Prime
Govt to reduce intervals of releasing PDM cash
What you need to know:
- This will be a shift from the previous practice where cash releases were done at least thrice every financial year
The Ministry of Finance will limit Parish Development Model cash releases to just twice a year to ensure proper utilisation.
This will be a shift from the previous practice where cash releases were done at least thrice every financial year.
Government taunts PDM as an effective wealth creation model that will progressively increase household incomes and lift Ugandans out of poverty.
Speaking at a dialogue on the implementation of PDM organised by the National NGO Forum in Kampala, the Ministry of Finance director of financial management Godfrey Ssemugooma, said government will “begin releasing PDM cash only twice … in January and June [of] every financial year,” noting that the shift seeks to ensure that beneficiaries have ample time to utilise funds.

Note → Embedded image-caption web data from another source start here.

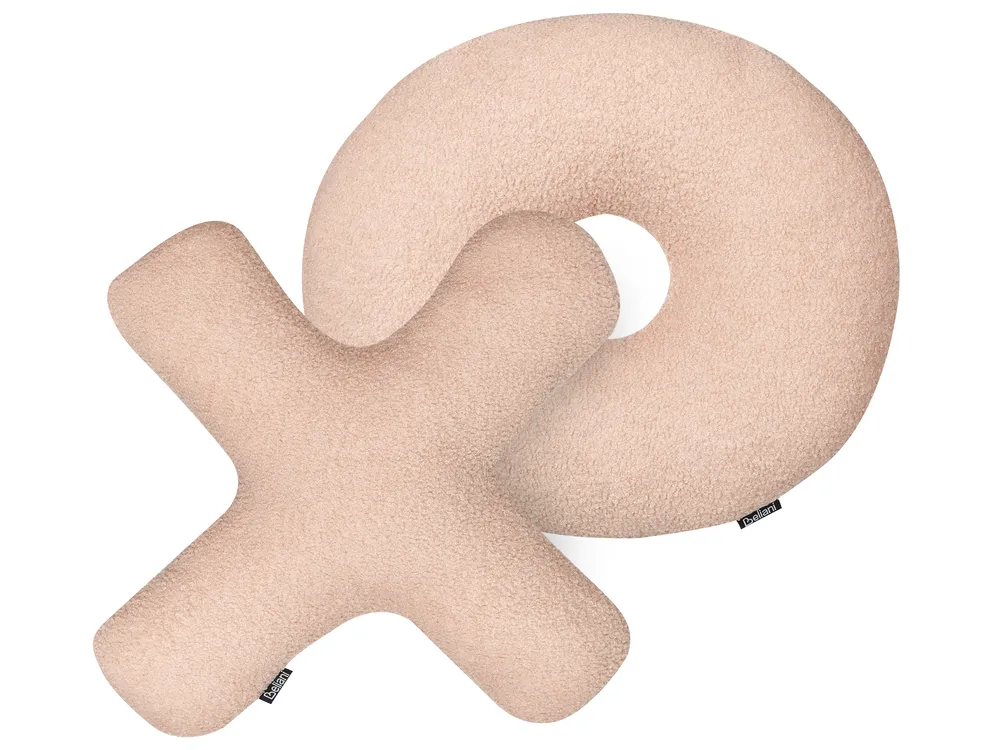 Zestaw 2 poduszek dekoracyjnych HESPERIS Boucle Pastelowy róż Jednolity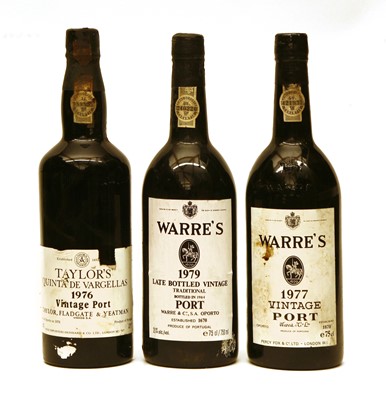 Lot 296 - Assorted Port: Warres, 1977; Warres, LBV, 1979 and Taylors, 1976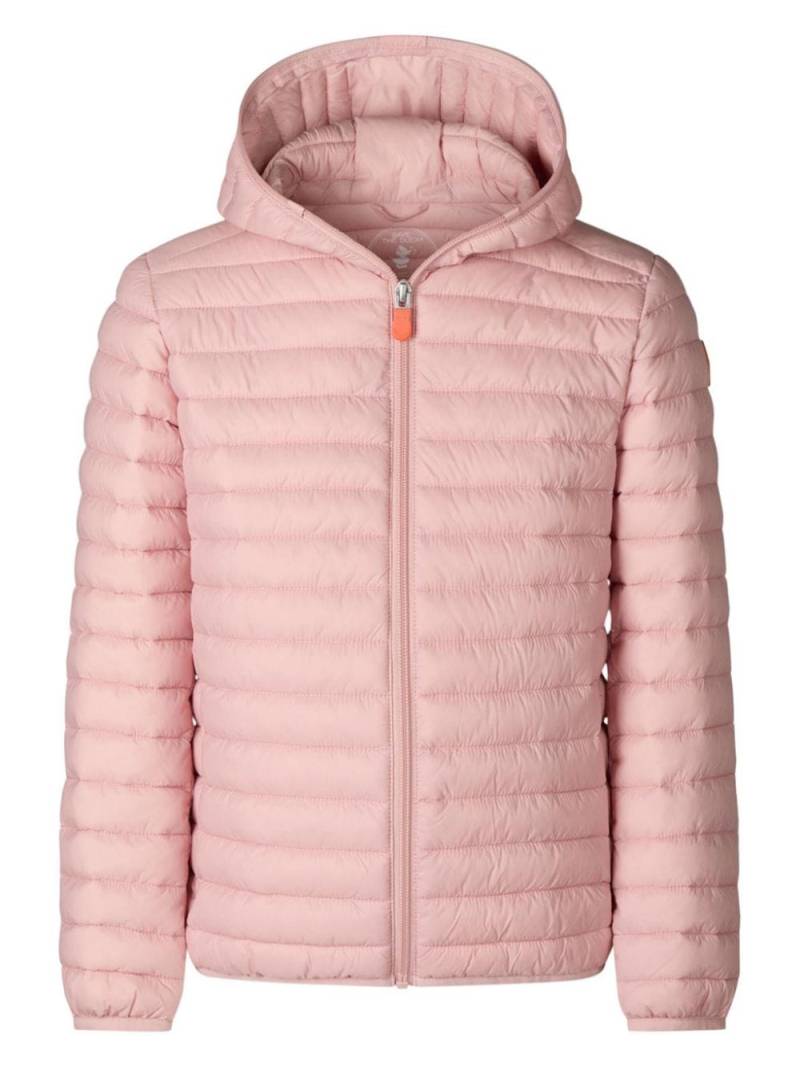 Save The Duck Kids hooded quilted jacket - Pink von Save The Duck Kids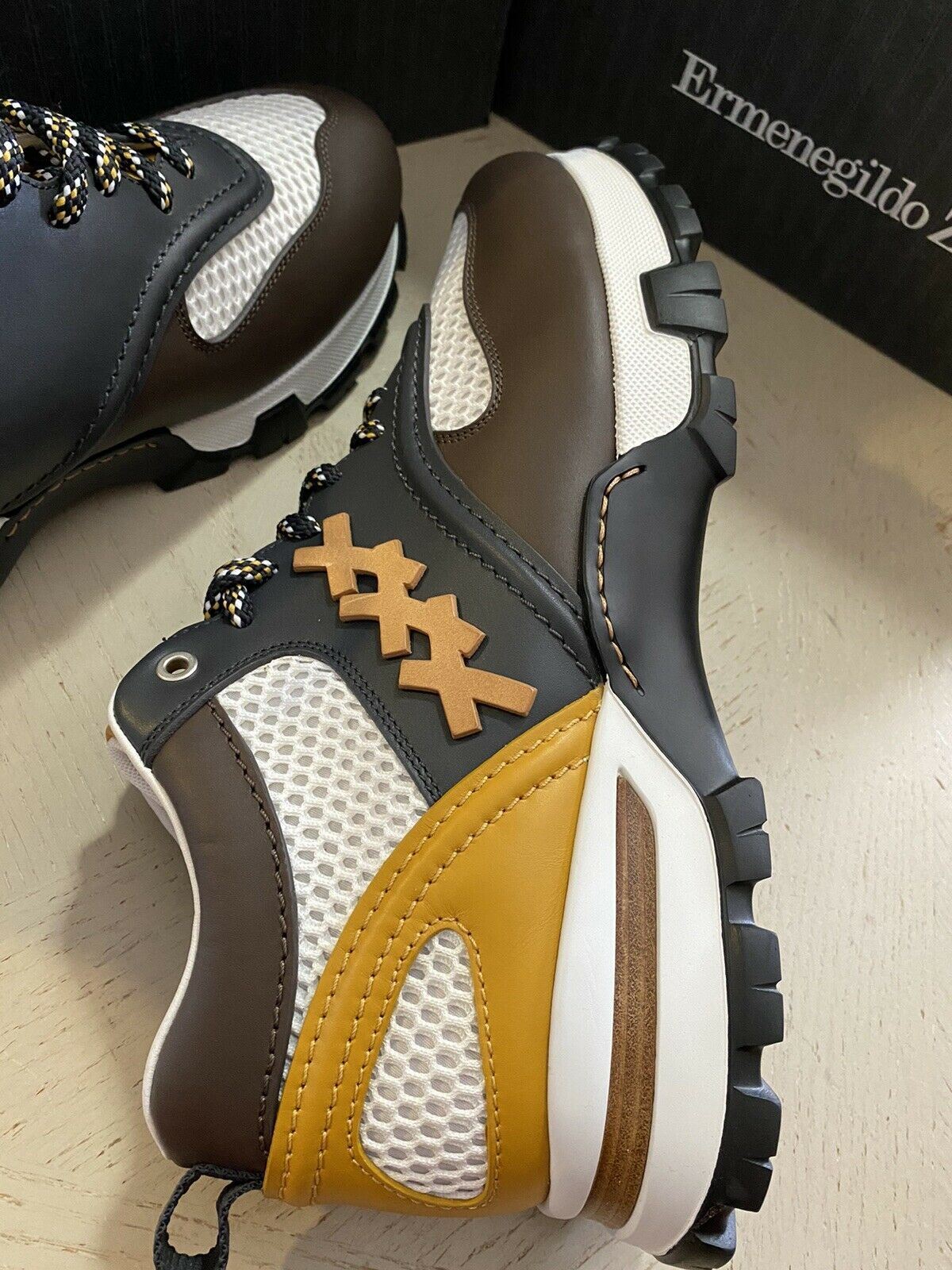 Neue 650 $ Ermenegildo Zegna Couture Leder-Sneakers Schuhe DK Braun 13 US Italien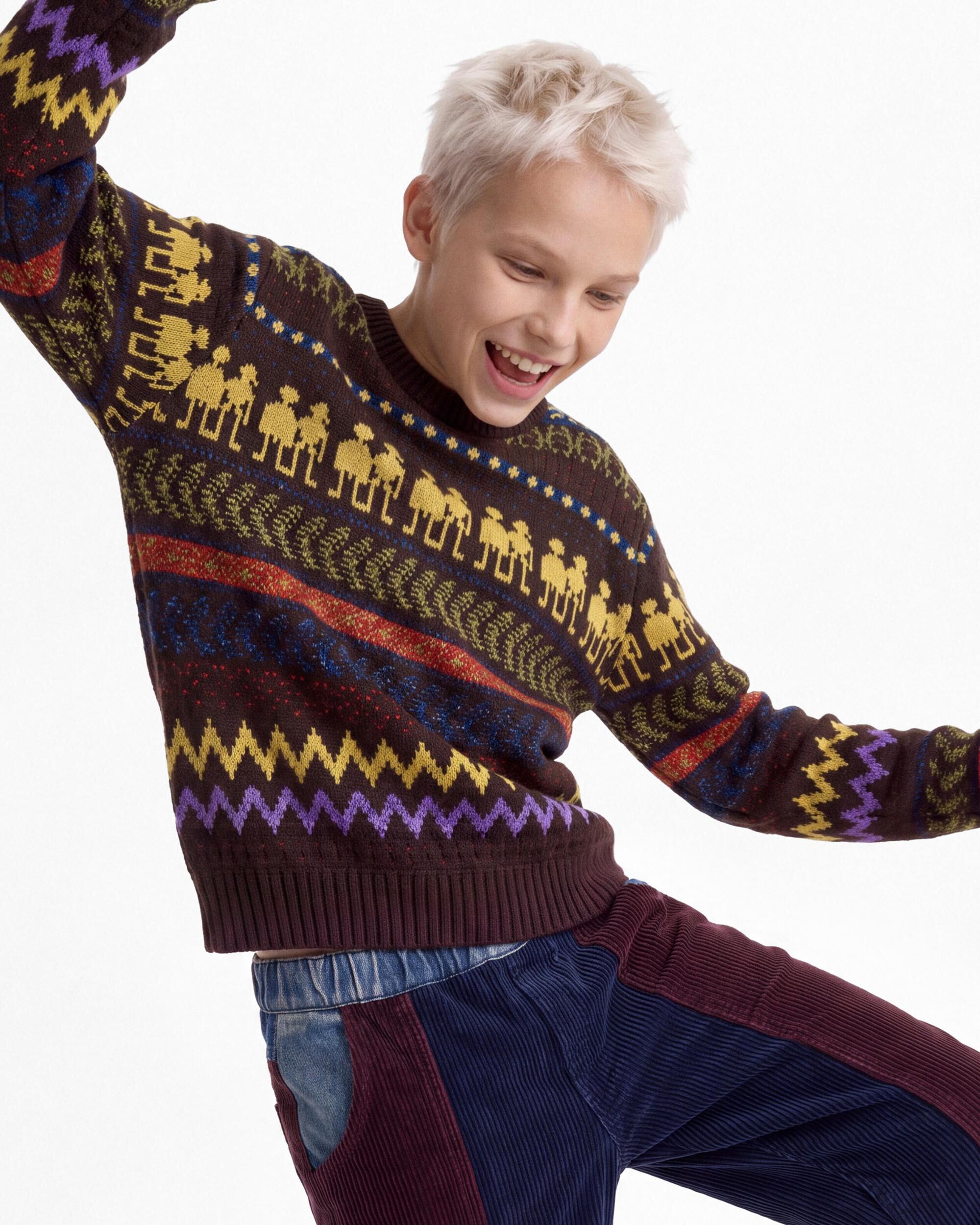 Imagen 2 de Jersey de niño jacquard rayas punto - Desigual - Marrón Marrón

PDM seeks to enhance household incomes by aligning Ugandans towards supporting channels through which value addition can be improved, private sector capacity strengthened, stock and quality of productive infrastructure enhanced and productivity and well-being of the population lifted.
In June, President Museveni said all adult Ugandans must engage in wealth creation by participating in commercial agriculture, manufacturing and artisanship, services, and ICT.
So far, at least Shs2.4 trillion has been extended to 1.16 million Ugandan households through PDM, according to Finance Minister Matia Kasaija.
Mr Cyprian Chillanyang, the Ministry of Local Government commissioner for planning, said local governments, as the implementors across the country, had put in place structures needed to make PDM a success, but also indicated that repayment of PDM cash, which is a revolving fund, will begin in 2026, noting that government will, between September and October, evaluate all the 10,594 beneficiary Saccos to get a clear picture of how PDM cash is being used.
Some people have previously expressed skepticism about PDM’s potential to improve household income.
However, Mr Vincent Tumusiime Bamugaya, the Office of the President directorate of socio-economic monitoring and research, said this can be sorted by understanding what we are getting right and what [we are] getting wrong.”
“We need planning for the community to be harmonized and be implemented in an integrated way because we want to see families graduating from subsistence to the money economy,” he said.